Le directeur a présenté « Zes 2.0 » comme un élément de l’engagement plus large de la banque envers le sud de l’Italie, engagement qui se traduit par des offres de crédit, des opérations de financement exceptionnelles pour les PME et un soutien à l’internationalisation. Ce projet s’appuiera également sur la relation consolidée avec Confindustria et sur la capacité du groupe à mobiliser des partenaires et des investisseurs internationaux.

Au fil des ans, Intesa Sanpaolo a organisé des missions dans des villes comme Dubaï, Pékin, Francfort et New York, et a également créé un service spécialisé pour accompagner les entrepreneurs dans la préparation et l'optimisation de leurs plans d'affaires.

Orsini (Confindustria) : « Le Sud fait partie de la solution pour la croissance. »

Pour le président de Confindustria Emanuele OrsiniLes résultats obtenus par les ZES uniques démontrent que la réduction des formalités administratives peut rapidement se traduire par des investissements, de l'emploi et une augmentation des capacités de production. « Aujourd'hui, nous changeons enfin la donne : le Sud fait partie intégrante de la solution pour la croissance italienne. Les ZES uniques prouvent que lorsque la bureaucratie et l'incertitude diminuent, les investissements affluent et créent de la valeur : nous parlons d'un impact global de 59 milliards d'euros, avec des retombées positives sur l'emploi pour plus de 70 000 postes.
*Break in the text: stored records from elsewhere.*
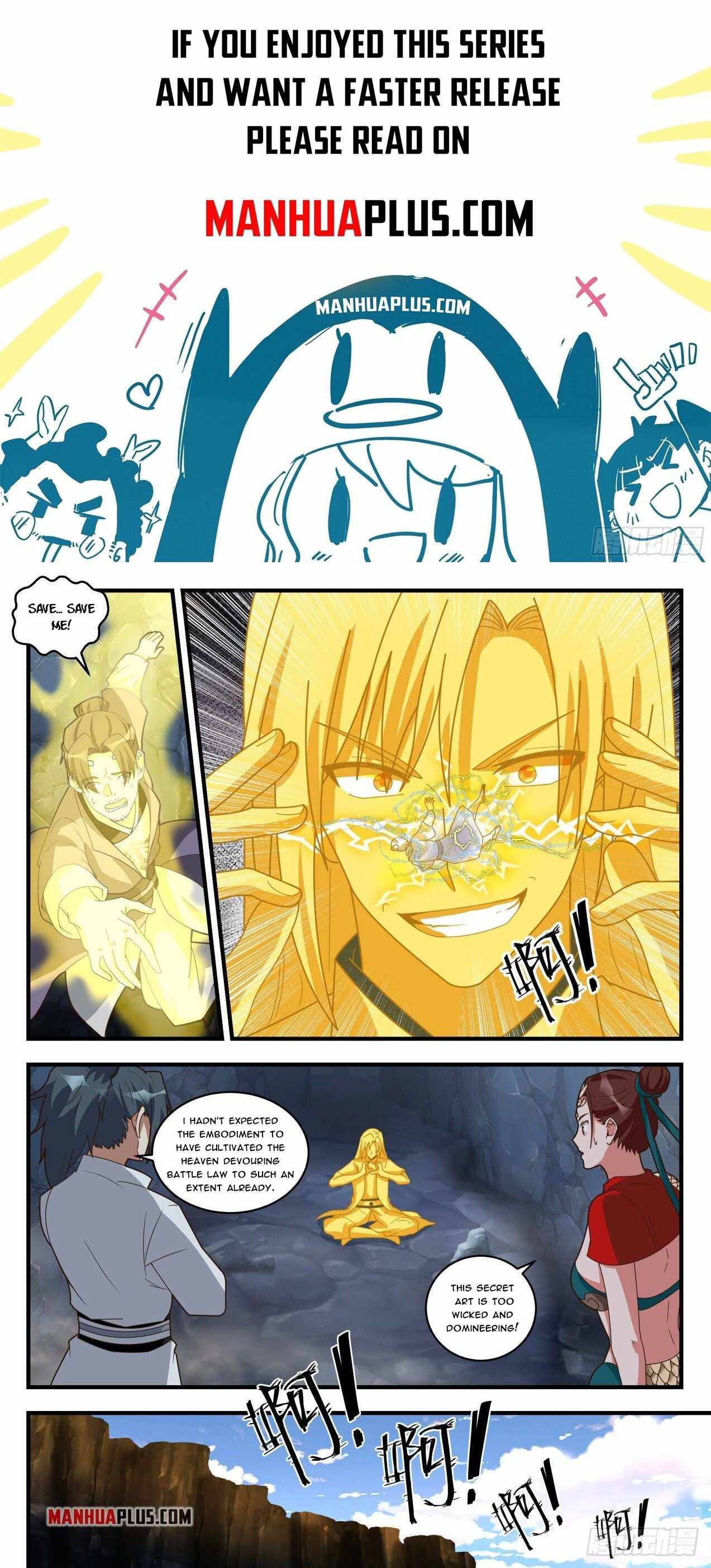 Page 1 of Chapter 1731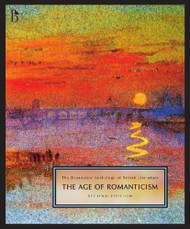 Broadview Anthology Of British Literature Volume 4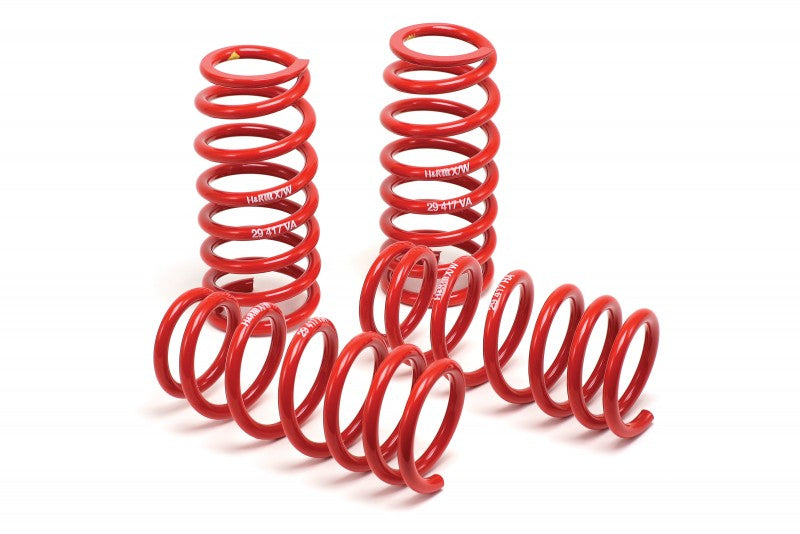 H&R Race Springs - Made in Germany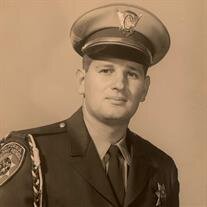 James Joseph O'Brien Jr.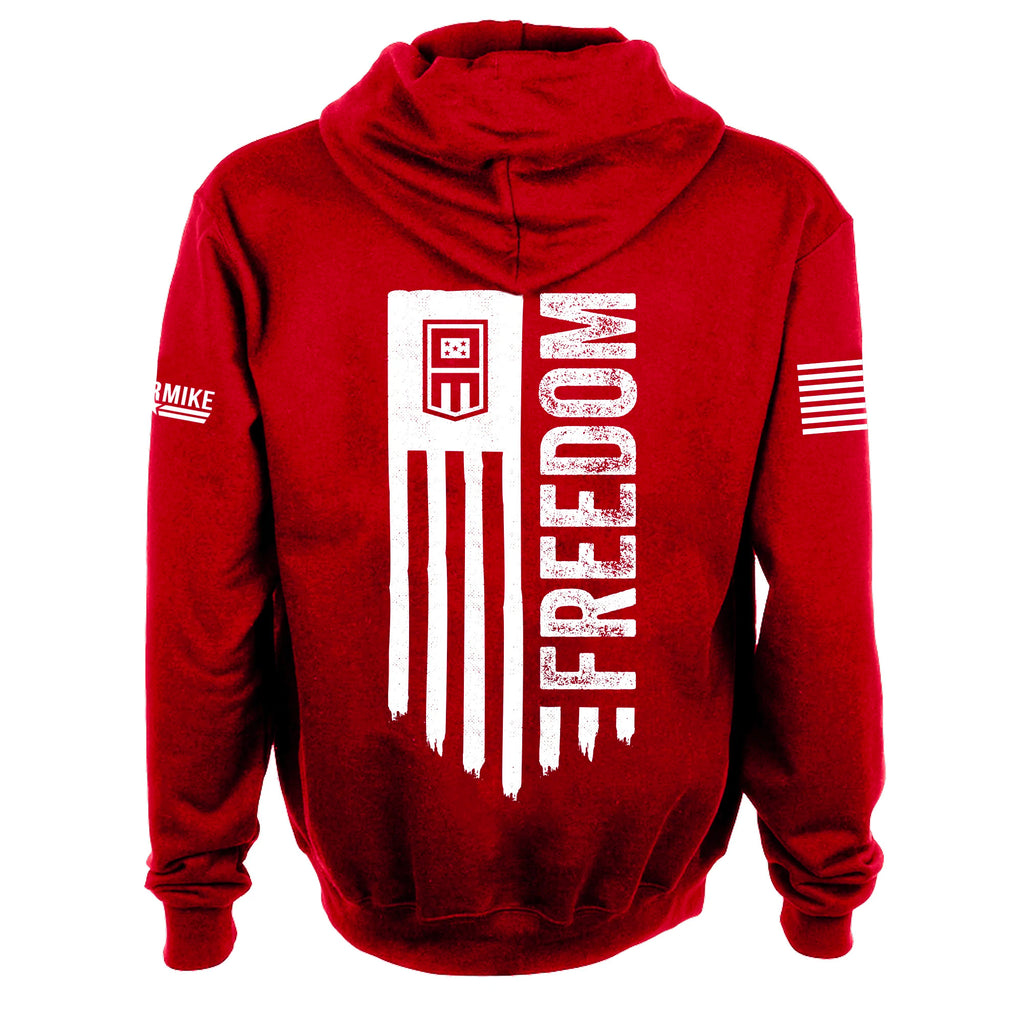 Amazon Under Armour Flag Hoodie Under Armour Men's Freedom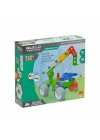 BFS Nessiworld 4100100-3 KT YAP-BOZ ARAÇLAR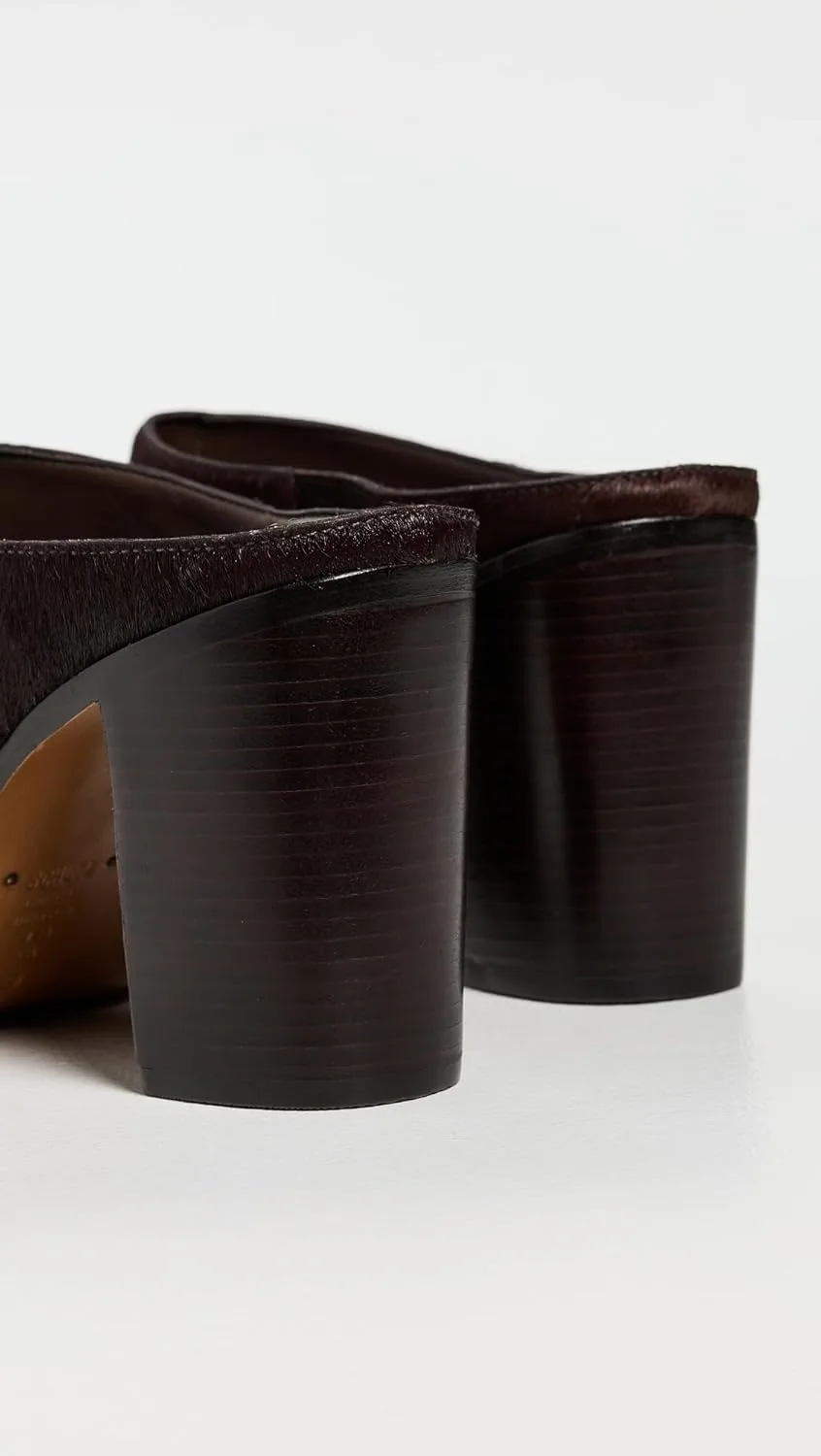 SCHUTZ Women's Mikki Mules view 3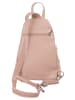 Samantha Look Rucksack in rosa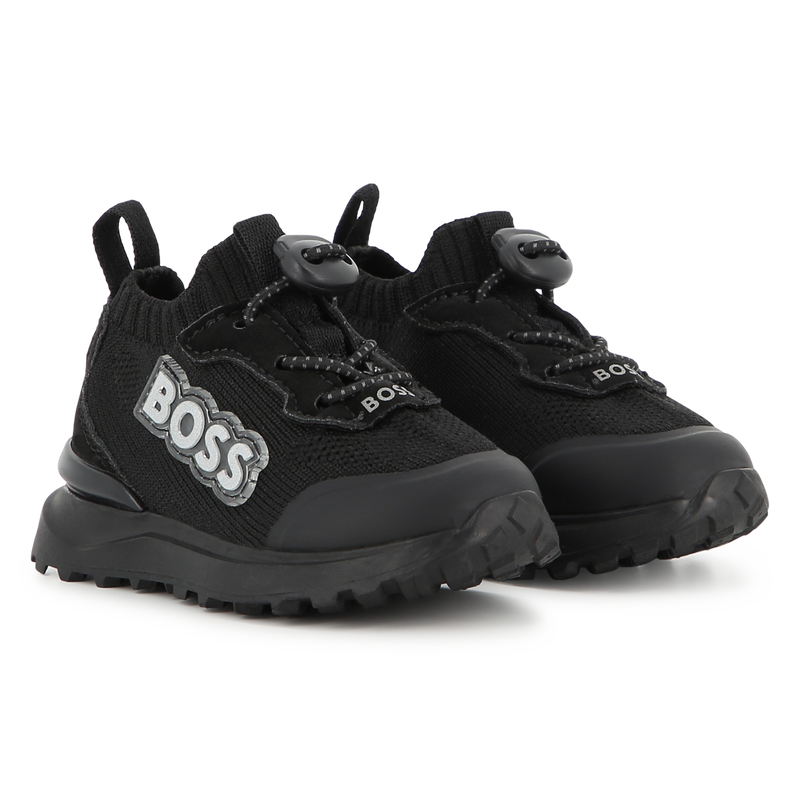 Sportschuhe BOSS 
                        BOY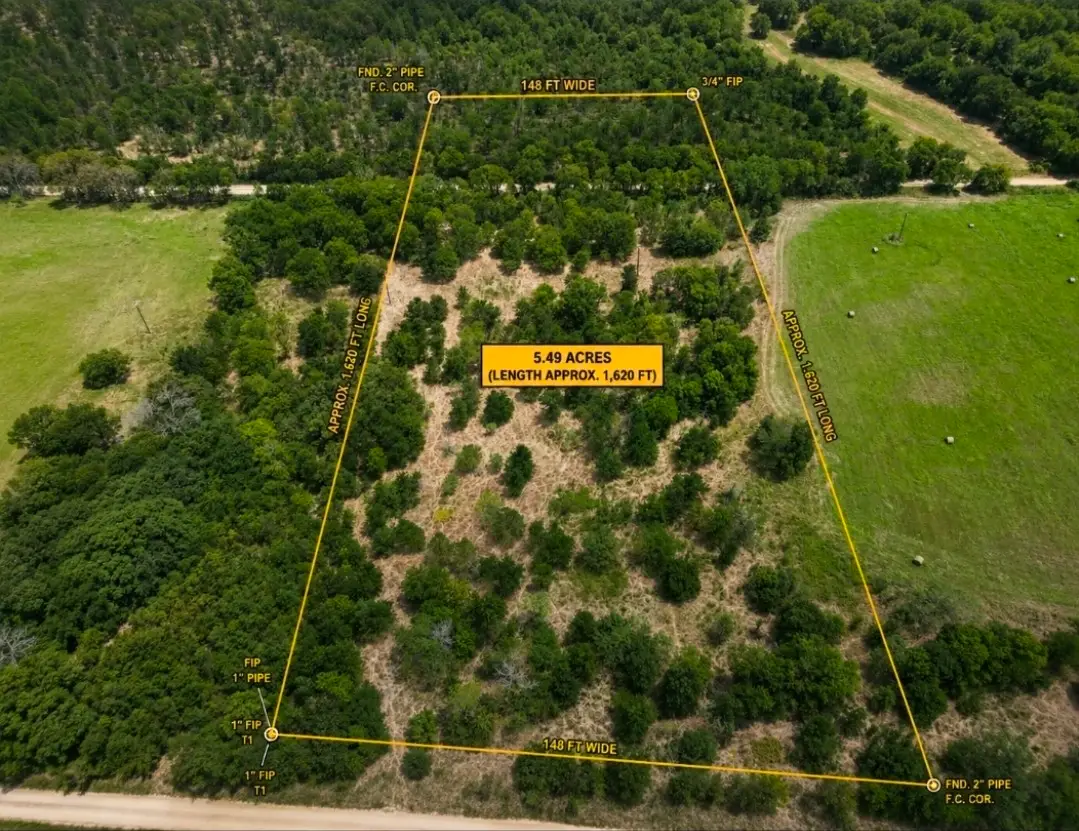 0000 Ne County Road 3270, Chatfield, TX 75109 - #1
C'est la politique industrielle dont le pays a besoin : moins d'obstacles, plus d'entreprises, plus de production, plus d'emplois », a déclaré Orsini.

Selon le président de Confindustria, «Le Sud peut devenir la plateforme industrielle de l'Italie en Méditerranée.« Mais cela nécessite de la continuité, des infrastructures, des capitaux privés et une alliance solide entre les institutions, le système bancaire et les entreprises », a-t-il ajouté.

Orsini a défini les Zes comme un une mesure « gagnant-gagnant » pour le paysIl a souligné que les investissements génèrent également des retombées pour l'État grâce aux recettes fiscales et à la création d'emplois. Il a également plaidé pour le maintien des mesures d'allégement fiscal et l'extension des simplifications administratives au Nord, mesures jugées nécessaires pour réduire les coûts bureaucratiques et favoriser de nouveaux investissements.

Le président de la Confindustria a toutefois également identifié des domaines nécessitant des mesures. Les exportations du sud de l'Italie, stagnantes autour de 60 milliards d'euros, sont toujours jugées insuffisantes, et il demeure nécessaire de créer davantage de perspectives pour les jeunes et de renforcer la présence des entreprises du sud de l'Italie dans les chaînes de valeur mondiales.